**BRIEF:** Return exactly the listing's lines, from its first line to the line holding "common name: common grey duiker", ends included.
──────── MATERIALS PROVIDED
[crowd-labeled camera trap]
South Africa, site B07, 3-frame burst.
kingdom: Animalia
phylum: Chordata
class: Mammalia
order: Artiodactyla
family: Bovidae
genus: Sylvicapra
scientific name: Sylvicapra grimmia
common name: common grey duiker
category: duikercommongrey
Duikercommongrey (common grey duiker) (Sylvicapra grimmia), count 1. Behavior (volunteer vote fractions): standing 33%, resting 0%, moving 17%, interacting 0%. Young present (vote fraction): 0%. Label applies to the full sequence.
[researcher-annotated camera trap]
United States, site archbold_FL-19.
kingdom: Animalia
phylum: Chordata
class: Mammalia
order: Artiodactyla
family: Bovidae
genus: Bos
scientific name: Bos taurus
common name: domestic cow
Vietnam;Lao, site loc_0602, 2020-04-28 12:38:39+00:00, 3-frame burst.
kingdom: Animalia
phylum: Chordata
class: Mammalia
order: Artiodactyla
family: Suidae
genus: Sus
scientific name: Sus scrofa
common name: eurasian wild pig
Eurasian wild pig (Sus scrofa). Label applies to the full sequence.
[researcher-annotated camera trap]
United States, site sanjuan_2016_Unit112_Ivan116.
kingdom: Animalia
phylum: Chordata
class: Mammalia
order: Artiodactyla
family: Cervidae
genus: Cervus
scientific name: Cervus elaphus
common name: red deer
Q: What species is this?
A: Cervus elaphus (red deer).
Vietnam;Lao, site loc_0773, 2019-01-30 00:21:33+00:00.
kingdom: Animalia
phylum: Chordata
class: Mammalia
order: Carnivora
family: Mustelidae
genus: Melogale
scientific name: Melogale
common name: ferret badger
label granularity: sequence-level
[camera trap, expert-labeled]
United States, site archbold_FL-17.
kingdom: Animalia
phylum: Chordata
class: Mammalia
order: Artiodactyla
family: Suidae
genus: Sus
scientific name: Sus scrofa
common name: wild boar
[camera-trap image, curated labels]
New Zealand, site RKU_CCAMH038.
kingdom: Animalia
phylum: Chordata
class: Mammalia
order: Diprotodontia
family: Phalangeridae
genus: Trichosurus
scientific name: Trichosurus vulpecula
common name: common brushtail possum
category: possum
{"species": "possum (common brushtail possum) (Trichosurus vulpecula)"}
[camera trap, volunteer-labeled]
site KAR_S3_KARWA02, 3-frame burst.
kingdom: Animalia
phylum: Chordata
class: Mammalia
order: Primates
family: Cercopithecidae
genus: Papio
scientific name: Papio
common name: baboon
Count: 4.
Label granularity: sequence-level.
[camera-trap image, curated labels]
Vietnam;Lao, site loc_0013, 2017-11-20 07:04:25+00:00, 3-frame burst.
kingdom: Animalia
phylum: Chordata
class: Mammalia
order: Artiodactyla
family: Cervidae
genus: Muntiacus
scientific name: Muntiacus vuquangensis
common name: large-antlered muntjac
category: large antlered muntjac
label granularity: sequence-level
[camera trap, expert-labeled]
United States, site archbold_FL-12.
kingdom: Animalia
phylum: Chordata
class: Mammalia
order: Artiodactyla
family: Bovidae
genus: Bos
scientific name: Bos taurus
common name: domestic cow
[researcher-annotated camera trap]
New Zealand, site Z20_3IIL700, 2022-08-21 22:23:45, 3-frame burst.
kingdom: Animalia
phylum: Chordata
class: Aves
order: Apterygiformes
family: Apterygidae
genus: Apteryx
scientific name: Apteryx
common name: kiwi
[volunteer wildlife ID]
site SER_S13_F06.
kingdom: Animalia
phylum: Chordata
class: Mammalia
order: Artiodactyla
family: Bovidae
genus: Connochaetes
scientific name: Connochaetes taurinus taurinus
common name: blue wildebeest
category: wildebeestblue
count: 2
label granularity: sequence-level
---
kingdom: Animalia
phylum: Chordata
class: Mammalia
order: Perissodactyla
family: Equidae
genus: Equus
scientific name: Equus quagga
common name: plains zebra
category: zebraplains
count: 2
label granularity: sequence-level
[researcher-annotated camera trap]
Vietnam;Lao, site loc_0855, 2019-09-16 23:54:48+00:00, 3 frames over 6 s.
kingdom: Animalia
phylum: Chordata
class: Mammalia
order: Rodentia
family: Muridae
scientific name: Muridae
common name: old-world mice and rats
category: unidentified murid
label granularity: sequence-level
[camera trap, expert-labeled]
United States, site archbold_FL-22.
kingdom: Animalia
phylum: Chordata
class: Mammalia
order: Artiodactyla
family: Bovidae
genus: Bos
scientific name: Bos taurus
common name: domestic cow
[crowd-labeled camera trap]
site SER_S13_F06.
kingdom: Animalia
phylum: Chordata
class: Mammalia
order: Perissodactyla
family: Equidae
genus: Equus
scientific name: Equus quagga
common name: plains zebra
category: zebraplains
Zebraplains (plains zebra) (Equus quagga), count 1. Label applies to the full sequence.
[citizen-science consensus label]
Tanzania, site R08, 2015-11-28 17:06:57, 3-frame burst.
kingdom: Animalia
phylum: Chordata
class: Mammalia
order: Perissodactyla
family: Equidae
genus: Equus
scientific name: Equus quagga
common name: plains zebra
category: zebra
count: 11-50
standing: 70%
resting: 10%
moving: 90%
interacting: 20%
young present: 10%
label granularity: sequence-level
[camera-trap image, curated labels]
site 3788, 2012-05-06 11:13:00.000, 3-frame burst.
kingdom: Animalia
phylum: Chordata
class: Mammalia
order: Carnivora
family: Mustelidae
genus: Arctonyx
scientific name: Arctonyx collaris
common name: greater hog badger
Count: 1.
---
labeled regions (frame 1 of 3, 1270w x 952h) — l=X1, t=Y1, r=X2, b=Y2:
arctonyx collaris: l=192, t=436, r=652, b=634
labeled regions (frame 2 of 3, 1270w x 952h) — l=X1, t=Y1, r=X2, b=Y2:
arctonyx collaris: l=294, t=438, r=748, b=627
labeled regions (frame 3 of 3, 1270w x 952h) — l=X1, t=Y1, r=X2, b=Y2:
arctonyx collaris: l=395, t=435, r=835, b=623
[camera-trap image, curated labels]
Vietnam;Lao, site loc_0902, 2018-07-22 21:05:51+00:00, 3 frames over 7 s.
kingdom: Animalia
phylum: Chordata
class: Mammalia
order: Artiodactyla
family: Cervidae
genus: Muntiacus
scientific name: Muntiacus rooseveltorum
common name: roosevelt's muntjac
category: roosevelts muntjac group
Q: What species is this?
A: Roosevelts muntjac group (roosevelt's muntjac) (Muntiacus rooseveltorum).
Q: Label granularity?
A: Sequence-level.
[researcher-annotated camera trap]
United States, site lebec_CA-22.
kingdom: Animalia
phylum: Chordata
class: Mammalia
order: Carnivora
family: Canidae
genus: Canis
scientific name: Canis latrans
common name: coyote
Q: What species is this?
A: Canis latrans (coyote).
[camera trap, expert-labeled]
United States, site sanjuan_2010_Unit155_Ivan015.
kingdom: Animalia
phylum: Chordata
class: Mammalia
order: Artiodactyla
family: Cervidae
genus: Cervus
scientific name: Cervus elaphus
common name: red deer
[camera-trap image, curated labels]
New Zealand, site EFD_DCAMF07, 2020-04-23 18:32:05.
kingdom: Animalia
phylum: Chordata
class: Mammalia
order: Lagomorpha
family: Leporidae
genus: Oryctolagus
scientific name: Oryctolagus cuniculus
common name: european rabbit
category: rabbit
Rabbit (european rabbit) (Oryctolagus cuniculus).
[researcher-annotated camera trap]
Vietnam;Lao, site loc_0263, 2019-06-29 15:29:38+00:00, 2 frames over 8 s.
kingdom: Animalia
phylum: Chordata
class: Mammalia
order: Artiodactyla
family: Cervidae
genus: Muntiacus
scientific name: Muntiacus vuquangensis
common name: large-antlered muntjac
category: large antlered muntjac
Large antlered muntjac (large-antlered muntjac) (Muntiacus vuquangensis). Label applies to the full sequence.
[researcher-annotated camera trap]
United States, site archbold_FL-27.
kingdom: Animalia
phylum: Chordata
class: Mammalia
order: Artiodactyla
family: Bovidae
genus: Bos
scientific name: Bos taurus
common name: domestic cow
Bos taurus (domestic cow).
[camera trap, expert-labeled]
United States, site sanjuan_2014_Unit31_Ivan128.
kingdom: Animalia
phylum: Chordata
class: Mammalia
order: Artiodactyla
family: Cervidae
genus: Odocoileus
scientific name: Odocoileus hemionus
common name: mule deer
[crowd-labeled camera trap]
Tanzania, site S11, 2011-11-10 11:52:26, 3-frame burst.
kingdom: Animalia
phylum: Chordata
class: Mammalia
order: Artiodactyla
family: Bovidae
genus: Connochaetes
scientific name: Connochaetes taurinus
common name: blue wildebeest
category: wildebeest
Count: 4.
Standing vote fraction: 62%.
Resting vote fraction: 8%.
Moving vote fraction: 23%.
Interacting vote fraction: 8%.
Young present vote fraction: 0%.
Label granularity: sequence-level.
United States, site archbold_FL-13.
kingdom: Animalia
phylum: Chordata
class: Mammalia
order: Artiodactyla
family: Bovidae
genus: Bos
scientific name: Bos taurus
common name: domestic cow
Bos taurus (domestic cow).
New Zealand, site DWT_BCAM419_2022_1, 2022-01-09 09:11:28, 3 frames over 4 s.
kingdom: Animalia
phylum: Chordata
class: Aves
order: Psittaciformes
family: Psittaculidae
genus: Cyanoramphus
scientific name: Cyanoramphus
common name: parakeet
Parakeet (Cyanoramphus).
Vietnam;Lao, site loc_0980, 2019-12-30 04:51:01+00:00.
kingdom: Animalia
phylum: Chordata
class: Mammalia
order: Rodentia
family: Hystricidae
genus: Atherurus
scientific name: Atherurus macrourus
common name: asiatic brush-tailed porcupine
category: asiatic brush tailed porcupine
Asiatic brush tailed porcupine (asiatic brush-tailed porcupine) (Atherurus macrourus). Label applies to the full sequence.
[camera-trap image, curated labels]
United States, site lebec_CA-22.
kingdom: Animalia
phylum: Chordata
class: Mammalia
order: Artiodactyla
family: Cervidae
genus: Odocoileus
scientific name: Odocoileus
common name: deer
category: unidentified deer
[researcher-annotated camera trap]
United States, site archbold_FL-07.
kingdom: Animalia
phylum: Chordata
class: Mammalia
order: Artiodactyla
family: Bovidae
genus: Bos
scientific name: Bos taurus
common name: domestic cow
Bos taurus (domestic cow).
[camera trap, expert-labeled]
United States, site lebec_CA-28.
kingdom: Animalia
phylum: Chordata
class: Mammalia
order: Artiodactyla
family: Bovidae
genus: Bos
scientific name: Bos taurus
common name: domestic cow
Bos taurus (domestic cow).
────────────────
**OUTPUT OF THE TASK:**
[crowd-labeled camera trap]
South Africa, site B07, 3-frame burst.
kingdom: Animalia
phylum: Chordata
class: Mammalia
order: Artiodactyla
family: Bovidae
genus: Sylvicapra
scientific name: Sylvicapra grimmia
common name: common grey duiker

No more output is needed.